Job
Render every line of the rows below as a JSON list of strings, with one string per line and blank lines omitted.

Record excerpts
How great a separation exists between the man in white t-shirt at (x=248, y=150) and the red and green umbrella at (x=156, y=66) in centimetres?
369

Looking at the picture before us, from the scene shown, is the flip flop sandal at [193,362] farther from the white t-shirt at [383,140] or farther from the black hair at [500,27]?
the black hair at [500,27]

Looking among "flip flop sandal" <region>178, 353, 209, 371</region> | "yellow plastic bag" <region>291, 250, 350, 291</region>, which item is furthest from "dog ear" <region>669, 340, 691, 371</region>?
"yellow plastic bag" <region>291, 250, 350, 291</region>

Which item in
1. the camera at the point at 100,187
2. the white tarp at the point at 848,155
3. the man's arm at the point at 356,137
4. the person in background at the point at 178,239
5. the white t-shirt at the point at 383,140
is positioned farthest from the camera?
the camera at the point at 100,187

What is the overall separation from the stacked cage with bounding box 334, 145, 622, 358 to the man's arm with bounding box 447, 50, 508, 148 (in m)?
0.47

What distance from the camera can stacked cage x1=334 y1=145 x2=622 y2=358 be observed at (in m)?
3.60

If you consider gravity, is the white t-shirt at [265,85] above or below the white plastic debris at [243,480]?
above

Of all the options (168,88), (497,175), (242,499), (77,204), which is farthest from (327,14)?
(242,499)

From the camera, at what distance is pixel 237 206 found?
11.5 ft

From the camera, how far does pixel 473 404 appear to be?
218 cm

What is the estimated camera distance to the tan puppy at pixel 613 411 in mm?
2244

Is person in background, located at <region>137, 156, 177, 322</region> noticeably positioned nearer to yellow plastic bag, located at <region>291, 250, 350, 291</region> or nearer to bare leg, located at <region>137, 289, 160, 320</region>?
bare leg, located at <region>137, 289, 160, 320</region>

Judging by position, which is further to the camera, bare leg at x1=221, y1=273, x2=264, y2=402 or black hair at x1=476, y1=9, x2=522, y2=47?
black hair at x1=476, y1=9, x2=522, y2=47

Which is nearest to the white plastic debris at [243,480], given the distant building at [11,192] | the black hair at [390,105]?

Solution to this exercise
[
  "How great a separation exists between the man in white t-shirt at (x=248, y=150) and the red and green umbrella at (x=156, y=66) in centimetres?",
  "369",
  "Looking at the picture before us, from the scene shown, is the flip flop sandal at [193,362] farther from the white t-shirt at [383,140] or farther from the black hair at [500,27]?",
  "the black hair at [500,27]",
  "Looking among \"flip flop sandal\" <region>178, 353, 209, 371</region> | \"yellow plastic bag\" <region>291, 250, 350, 291</region>, which item is furthest from \"dog ear\" <region>669, 340, 691, 371</region>?",
  "\"yellow plastic bag\" <region>291, 250, 350, 291</region>",
  "Which item in",
  "1. the camera at the point at 100,187",
  "2. the white tarp at the point at 848,155",
  "3. the man's arm at the point at 356,137",
  "4. the person in background at the point at 178,239",
  "5. the white t-shirt at the point at 383,140",
  "is positioned farthest from the camera?",
  "the camera at the point at 100,187",
  "What is the overall separation from the stacked cage with bounding box 334, 145, 622, 358 to the man's arm with bounding box 447, 50, 508, 148 (in m)?",
  "0.47",
  "What distance from the camera can stacked cage x1=334 y1=145 x2=622 y2=358 be observed at (in m)?",
  "3.60",
  "If you consider gravity, is the white t-shirt at [265,85] above or below the white plastic debris at [243,480]?",
  "above",
  "Of all the options (168,88), (497,175), (242,499), (77,204), which is farthest from (327,14)?",
  "(242,499)",
  "From the camera, at what distance is pixel 237 206 found?",
  "11.5 ft",
  "From the camera, how far does pixel 473 404 appear to be?",
  "218 cm",
  "What is the estimated camera distance to the tan puppy at pixel 613 411 in mm?",
  "2244",
  "Is person in background, located at <region>137, 156, 177, 322</region> noticeably positioned nearer to yellow plastic bag, located at <region>291, 250, 350, 291</region> or nearer to bare leg, located at <region>137, 289, 160, 320</region>?",
  "bare leg, located at <region>137, 289, 160, 320</region>",
  "Judging by position, which is further to the camera, bare leg at x1=221, y1=273, x2=264, y2=402 or black hair at x1=476, y1=9, x2=522, y2=47?",
  "black hair at x1=476, y1=9, x2=522, y2=47",
  "Which is nearest to the white plastic debris at [243,480], given the distant building at [11,192] | the black hair at [390,105]?"
]